We headed up to Sugarbush next and did not know what to expect I had called the Sugarbush housing bureau the night before and was informed that every room in the Sugarbush/Mad River Valley area was booked. No Room at the Inn was an old Christmas tale but I wasn’t worried.

As we got close to Sugarbush, I woke Jessie from her aprés ski slumber and asked her to keep an eye open for vacancy signs. There had been sign out at the Fluer de Les in Pittsfield, earlier but my skier’s intuition told me that I could find something closer. I explained to Jessie that I had not made any reservations, figuring we could find something when we got to Sugarbush. “Nothing new there,” said my daughter. Jessie had accompanied me on a trip through Italy and the French Riviera, where the only reservations we had, were plane tickets and a rental car. We had traveled from Switzerland, down the east coast of Italy, across to Naples, north to Rome and then to the Riviera without a single reservation. Jessie was used to my not so well-planned excursions.

Thus, began our odyssey from ski lodge, to ski lodge. Just outside of Waitsfield, the was a vacancy sign. I pulled in and hurried to the desk, only to find that someone had robbed the “No Vacancy” sign, they were full. This set the pattern for the evening, No Room At The Inn. I pulled into every lodge and Inn between Waitsfield and Waterbury. I figured EVERYPLACE can’t be filled. I started to make a mental list of people in the area that I hadn’t seen in 20 years that might put us up for the night. I was getting desperate, I even thought about calling my X-wife! As I pulled into the center of Waterbury, I saw the feint glow of a vacancy sigh in neon. We checked into the Waterbury Motel and didn’t have to sleep in the car.

The next day, we were at Sugarbush. I didn’t even recognize the place! They had purchased Glenn Ellen a few years ago and connected them this year with the world’s longest high-speed detachable chair.Of all the ski resorts I visited on this trip, I was most impresses with Sugarbush. They seemed to provide the most varied terrain, most choices of expert bump runs, and were really able to move a lot of skiers onto the mountain. The investment this resort has made in snowmaking and lifts will attract really good skiers back to this excellent mountain.

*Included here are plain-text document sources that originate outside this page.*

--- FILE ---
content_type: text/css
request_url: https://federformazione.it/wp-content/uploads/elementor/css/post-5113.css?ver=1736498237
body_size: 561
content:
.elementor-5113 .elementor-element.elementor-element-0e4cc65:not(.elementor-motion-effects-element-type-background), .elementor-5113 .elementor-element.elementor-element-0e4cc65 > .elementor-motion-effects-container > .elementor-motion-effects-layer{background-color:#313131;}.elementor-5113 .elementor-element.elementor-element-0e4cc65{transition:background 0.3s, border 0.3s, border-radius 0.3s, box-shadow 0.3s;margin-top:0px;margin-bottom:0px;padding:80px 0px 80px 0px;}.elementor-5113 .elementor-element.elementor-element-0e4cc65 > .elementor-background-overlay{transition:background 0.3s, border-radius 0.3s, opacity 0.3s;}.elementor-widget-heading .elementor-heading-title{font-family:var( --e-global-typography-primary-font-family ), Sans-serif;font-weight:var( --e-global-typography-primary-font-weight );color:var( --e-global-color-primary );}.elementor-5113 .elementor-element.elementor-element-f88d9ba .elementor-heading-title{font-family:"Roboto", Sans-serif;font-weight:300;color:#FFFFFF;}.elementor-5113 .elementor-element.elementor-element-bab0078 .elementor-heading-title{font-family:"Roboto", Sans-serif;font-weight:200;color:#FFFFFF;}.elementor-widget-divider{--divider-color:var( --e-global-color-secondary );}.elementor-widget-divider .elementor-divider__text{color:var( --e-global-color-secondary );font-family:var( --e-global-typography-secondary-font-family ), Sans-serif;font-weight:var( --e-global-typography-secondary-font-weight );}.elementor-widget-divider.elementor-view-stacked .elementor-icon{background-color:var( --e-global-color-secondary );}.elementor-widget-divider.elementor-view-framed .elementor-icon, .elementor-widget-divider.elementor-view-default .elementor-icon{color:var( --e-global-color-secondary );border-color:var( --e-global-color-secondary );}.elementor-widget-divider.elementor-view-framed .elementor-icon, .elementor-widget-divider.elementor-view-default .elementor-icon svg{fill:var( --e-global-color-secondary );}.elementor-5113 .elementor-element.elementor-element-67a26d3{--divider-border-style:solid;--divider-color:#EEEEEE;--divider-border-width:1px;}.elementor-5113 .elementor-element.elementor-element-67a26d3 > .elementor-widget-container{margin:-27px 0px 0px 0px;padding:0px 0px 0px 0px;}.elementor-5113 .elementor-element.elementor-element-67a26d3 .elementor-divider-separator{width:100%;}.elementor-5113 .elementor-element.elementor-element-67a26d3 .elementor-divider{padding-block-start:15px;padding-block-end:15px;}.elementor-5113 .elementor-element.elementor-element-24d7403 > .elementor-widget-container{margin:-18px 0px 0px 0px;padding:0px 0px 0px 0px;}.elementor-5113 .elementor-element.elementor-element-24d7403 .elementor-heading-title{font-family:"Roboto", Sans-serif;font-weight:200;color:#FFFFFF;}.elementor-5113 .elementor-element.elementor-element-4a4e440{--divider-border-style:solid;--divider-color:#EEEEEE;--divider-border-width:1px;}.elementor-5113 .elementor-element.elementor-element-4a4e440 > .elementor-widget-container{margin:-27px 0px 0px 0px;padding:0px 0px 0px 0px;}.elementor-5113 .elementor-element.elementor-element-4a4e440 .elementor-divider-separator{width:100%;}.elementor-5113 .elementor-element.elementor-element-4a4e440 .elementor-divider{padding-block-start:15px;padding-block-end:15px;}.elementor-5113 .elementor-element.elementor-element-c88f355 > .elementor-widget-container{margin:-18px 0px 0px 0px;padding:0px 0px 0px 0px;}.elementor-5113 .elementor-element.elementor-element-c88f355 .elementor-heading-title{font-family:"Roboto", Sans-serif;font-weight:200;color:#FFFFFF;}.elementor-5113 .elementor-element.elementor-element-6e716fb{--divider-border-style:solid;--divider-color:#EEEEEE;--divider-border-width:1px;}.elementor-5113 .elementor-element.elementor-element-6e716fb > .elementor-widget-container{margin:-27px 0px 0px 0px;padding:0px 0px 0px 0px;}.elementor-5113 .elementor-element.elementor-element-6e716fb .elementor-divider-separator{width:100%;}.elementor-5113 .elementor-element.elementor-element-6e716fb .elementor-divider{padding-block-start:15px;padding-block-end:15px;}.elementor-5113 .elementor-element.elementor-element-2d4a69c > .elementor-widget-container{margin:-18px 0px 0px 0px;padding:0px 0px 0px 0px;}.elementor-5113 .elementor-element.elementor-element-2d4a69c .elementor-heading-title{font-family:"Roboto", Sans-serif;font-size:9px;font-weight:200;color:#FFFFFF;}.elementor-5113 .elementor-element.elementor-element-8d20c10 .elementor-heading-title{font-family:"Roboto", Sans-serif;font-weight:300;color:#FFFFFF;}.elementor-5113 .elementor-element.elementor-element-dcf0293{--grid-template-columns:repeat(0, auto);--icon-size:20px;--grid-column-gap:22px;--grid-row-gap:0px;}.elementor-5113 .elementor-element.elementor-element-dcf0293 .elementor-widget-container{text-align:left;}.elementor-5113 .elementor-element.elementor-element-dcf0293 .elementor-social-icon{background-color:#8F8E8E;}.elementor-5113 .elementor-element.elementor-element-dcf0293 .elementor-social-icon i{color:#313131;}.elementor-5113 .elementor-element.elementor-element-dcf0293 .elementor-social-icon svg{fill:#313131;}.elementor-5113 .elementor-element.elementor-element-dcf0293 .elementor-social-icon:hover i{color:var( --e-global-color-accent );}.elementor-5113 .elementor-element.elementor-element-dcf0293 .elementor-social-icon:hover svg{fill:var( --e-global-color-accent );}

We headed back to Waterbury and had dinner at an interesting restaurant in the center of the town. It was a restaurant that was having an identity crisis. It was a Mexican restaurant that was owned by people from India, so it had Mexican and India cuisine. The pungent odor of curry wafted over us while we munched our taco chips, dipped in salsa.

We hit the sack early and headed to Mad River Glen in the morning. Going to Mad River Glen was like stepping through a ski time warp. NOTHING had changed since I had visited this area 20 years ago. And, by golly, nothing was GONNA change! The lodge was just as I had remembered it, small and rustic.

The single chair still serviced some of the most challenging trails in the East and snowmaking was almost nonexistent. We explored Mad River carefully. Narrow, bumped up trails, bare spots, rocks and other surprises greet the unaware at this novel ski resort. We stayed away from the rally gnarly slopes that looked like they would do a number on any but the most advanced skiers. Some of the most difficult slopes looked as if the rocks and bare spots would trash your skis in an instant. Jessie LOVED Mad River.

This was the best ski trip I had ever had with my daughter. I had been able to introduce her to some great ski areas and we had a blast.